In neighboring Malaysia, Prime Minister Mahathir Mohamad took a very different path. Watching the ringgit tumble and fearing that an eventual IMF loan would carry unacceptable conditions, he fixed the exchange rate and imposed some capital controls. He fired and later imprisoned Anwar Ibrahim, his deputy and finance minister, who was seen to have courted elite American opinion too overtly. Mahathir also dismissed top officials at the central bank, who he thought were too orthodox. Critics — I was often one of them — predicted this would be the end of his political career and possibly of Malaysia. We were wrong. Mahathir survived and the economy rebounded. In Indonesia, meanwhile, the IMF and Treasury were ultimately forced to relax conditions, as sectarian violence and a deep recession threatened the viability of the state. Suharto eventually fell in 1998.

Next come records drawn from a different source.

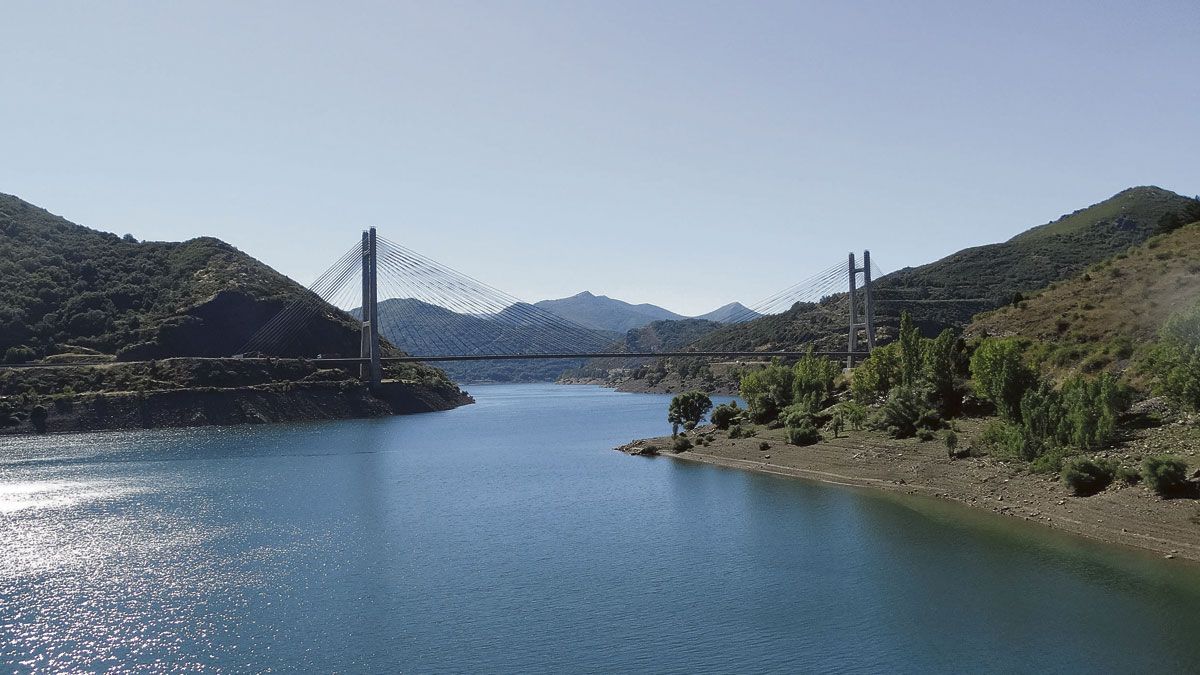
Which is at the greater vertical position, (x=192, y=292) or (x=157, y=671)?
(x=192, y=292)

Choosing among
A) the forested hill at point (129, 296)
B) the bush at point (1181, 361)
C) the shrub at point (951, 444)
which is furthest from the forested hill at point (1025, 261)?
the forested hill at point (129, 296)

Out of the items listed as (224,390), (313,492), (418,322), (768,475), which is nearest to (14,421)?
(224,390)

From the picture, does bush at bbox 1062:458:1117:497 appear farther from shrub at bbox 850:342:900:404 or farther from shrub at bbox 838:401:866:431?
shrub at bbox 850:342:900:404

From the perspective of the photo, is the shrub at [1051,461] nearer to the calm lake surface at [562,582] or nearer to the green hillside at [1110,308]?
the calm lake surface at [562,582]

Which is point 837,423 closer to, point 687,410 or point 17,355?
point 687,410

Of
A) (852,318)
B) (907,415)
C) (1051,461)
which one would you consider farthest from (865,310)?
(1051,461)

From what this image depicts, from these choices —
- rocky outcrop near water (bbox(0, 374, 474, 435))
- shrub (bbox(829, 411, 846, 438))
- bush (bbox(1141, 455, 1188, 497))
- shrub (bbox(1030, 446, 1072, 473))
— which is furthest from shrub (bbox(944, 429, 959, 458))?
rocky outcrop near water (bbox(0, 374, 474, 435))

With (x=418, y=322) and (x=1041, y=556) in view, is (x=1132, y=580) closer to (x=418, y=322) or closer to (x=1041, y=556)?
(x=1041, y=556)
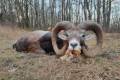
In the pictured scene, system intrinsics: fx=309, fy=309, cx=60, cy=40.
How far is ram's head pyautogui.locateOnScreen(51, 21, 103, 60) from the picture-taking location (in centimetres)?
755

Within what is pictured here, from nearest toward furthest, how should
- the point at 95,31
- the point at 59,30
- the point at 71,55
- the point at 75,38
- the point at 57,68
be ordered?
the point at 57,68, the point at 71,55, the point at 75,38, the point at 95,31, the point at 59,30

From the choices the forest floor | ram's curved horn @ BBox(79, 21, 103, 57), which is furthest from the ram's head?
the forest floor

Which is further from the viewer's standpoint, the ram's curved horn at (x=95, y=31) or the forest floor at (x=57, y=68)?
the ram's curved horn at (x=95, y=31)

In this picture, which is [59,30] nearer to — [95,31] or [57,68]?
[95,31]

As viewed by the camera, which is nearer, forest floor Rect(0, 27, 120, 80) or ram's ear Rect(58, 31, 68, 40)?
forest floor Rect(0, 27, 120, 80)

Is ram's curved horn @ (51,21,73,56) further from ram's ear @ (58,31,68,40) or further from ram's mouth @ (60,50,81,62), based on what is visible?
ram's mouth @ (60,50,81,62)

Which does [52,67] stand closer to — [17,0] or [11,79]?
[11,79]

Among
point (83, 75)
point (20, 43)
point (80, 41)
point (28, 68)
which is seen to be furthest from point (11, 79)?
point (20, 43)

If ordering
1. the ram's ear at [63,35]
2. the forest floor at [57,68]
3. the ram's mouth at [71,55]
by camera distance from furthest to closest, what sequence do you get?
the ram's ear at [63,35]
the ram's mouth at [71,55]
the forest floor at [57,68]

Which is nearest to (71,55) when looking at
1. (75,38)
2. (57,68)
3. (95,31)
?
(75,38)

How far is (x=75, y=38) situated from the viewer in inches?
306

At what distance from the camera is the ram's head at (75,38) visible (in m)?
7.55

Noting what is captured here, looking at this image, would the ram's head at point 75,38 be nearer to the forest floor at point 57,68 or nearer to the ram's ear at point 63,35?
the ram's ear at point 63,35

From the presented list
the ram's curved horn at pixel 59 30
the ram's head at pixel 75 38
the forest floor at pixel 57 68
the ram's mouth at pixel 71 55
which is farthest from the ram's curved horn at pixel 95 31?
the ram's mouth at pixel 71 55
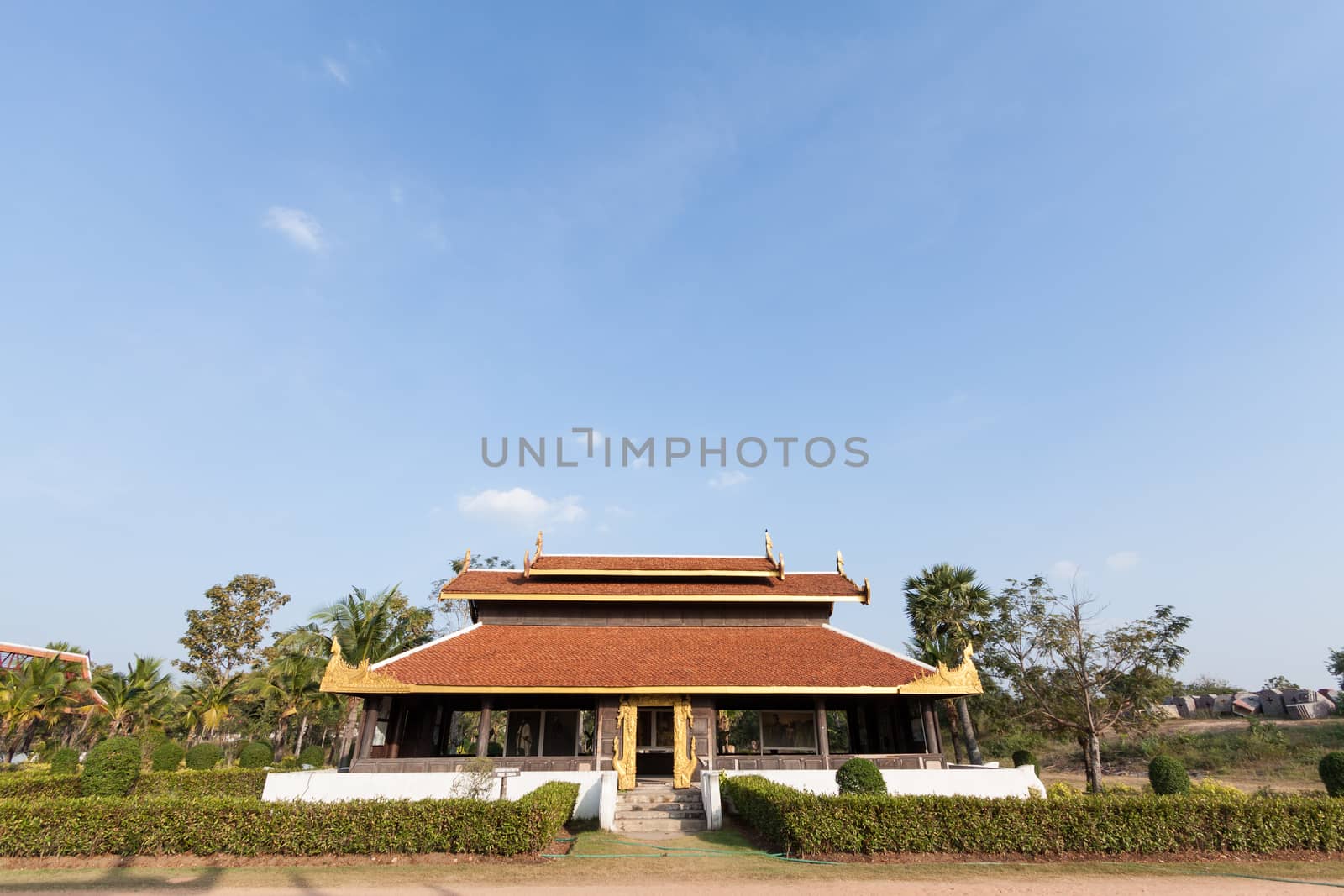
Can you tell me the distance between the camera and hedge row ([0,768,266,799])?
19.2m

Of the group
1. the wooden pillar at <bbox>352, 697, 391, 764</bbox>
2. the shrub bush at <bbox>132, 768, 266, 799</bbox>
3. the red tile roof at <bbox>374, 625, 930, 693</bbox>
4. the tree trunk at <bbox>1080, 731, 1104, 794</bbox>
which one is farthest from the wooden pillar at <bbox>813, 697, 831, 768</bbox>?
the shrub bush at <bbox>132, 768, 266, 799</bbox>

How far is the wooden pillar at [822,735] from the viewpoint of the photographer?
17.8 metres

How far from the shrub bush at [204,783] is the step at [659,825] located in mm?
13055

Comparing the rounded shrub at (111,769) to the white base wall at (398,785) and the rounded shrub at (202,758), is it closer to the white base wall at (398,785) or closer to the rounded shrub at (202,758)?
the rounded shrub at (202,758)

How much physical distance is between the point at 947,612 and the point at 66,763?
33884mm

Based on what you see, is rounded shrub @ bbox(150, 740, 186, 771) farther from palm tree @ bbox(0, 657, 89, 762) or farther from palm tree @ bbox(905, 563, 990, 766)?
palm tree @ bbox(905, 563, 990, 766)

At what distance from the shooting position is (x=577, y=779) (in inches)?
645

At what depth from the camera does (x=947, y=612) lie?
2983 centimetres

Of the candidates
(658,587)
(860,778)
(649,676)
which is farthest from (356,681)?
(860,778)

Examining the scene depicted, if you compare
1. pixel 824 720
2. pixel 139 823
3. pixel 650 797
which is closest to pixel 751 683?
pixel 824 720

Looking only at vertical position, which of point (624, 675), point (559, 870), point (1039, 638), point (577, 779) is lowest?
point (559, 870)

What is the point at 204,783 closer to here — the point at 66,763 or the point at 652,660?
the point at 66,763

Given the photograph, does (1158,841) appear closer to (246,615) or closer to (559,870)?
(559,870)

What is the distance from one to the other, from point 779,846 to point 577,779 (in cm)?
630
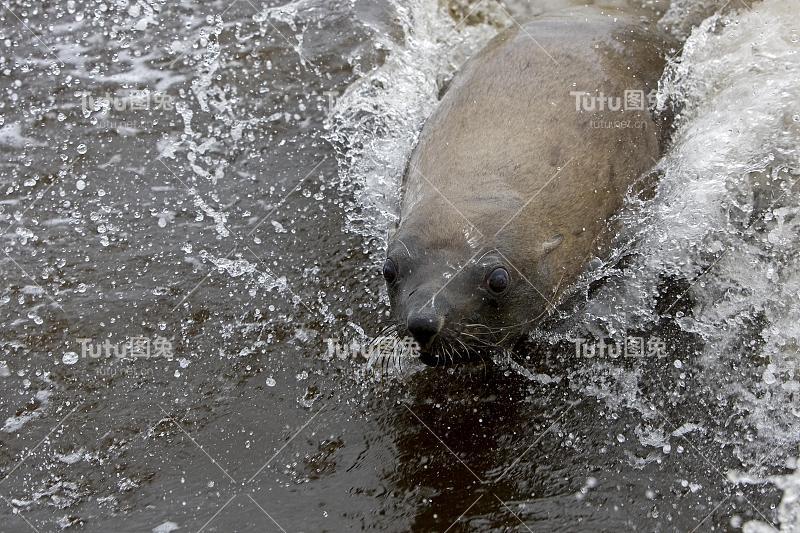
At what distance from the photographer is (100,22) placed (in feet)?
22.6

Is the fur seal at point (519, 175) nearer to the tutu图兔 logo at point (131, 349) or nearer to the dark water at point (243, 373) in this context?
the dark water at point (243, 373)

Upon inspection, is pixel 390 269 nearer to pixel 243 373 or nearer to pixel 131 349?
pixel 243 373

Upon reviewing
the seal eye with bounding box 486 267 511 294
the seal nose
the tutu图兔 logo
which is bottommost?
the tutu图兔 logo

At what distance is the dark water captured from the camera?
4410mm

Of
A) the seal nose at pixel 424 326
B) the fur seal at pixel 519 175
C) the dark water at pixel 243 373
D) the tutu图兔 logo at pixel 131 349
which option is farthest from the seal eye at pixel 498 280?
the tutu图兔 logo at pixel 131 349

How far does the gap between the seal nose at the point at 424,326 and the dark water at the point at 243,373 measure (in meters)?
0.86

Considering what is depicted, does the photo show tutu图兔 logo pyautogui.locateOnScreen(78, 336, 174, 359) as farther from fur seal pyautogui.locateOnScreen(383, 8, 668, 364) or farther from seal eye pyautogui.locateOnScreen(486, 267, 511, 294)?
seal eye pyautogui.locateOnScreen(486, 267, 511, 294)

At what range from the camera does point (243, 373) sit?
498 cm

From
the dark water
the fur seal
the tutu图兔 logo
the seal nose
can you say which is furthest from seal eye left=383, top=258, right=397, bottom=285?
Answer: the tutu图兔 logo

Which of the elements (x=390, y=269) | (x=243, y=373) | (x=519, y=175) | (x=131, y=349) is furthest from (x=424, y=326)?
(x=131, y=349)

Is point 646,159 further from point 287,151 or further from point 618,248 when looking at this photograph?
point 287,151

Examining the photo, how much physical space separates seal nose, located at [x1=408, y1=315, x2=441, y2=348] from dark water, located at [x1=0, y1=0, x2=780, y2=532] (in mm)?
858

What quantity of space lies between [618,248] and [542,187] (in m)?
0.67

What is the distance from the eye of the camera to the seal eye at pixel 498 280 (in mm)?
4246
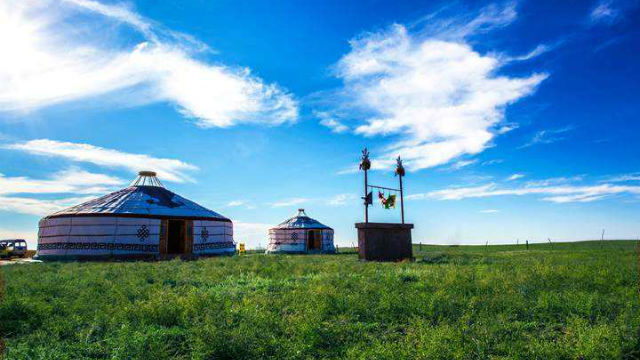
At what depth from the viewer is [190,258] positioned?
75.4ft

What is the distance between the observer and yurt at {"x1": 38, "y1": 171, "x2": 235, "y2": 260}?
22.1 m

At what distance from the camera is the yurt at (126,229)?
22109mm

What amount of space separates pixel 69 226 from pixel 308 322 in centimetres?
2168

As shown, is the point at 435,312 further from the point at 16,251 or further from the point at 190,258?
the point at 16,251

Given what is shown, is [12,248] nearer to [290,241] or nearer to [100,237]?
[100,237]

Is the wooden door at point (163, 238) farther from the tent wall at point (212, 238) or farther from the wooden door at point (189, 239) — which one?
the tent wall at point (212, 238)

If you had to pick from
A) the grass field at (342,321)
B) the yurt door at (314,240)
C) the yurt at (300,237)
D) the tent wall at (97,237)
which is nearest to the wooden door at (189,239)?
the tent wall at (97,237)

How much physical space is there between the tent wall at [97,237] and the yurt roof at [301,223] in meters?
15.7

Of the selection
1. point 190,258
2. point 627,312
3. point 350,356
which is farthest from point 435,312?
point 190,258

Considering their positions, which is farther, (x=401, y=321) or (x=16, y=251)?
(x=16, y=251)

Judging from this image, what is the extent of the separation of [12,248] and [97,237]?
1416 centimetres

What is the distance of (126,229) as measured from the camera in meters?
22.5

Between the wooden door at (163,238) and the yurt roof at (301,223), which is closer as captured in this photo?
the wooden door at (163,238)

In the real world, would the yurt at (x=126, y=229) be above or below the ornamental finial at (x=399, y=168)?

The IMF these days is so touchy-feely it’s unrecognizable from the organization feared in the 1990s. The lender no longer admonishes member states for pumping fiscal stimulus into flagging economies. The biggest global economic contraction since the 1930s left policy makers with little appetite for cookie-cutter approaches. Whatever works. The IMF has refrained from lecturing developing nations undertaking quantitative easing and, in the case of Indonesia, outright debt monetization. It talks exhaustively about poverty and inequality, and frets about the lopsided global economic recovery. The central theme of last week’s virtual meetings with the World Bank was “giving everyone a fair shot.”

Speaking at the World Bank in 2004, Williamson recognized his idea had morphed into a phrase that was “hopelessly compromised in public debate.” He said too much pressure had been applied too quickly on countries to absorb the free flow of money. “I can understand why anyone who has been brainwashed to think of the term… as a neoliberal agenda, would reject it as unhelpful.”

Washington Consensus was much less than a doctrine and certainly not a nefarious plot to bring Asia to heel. For that misperception, don’t blame Williamson, but the climate of the times.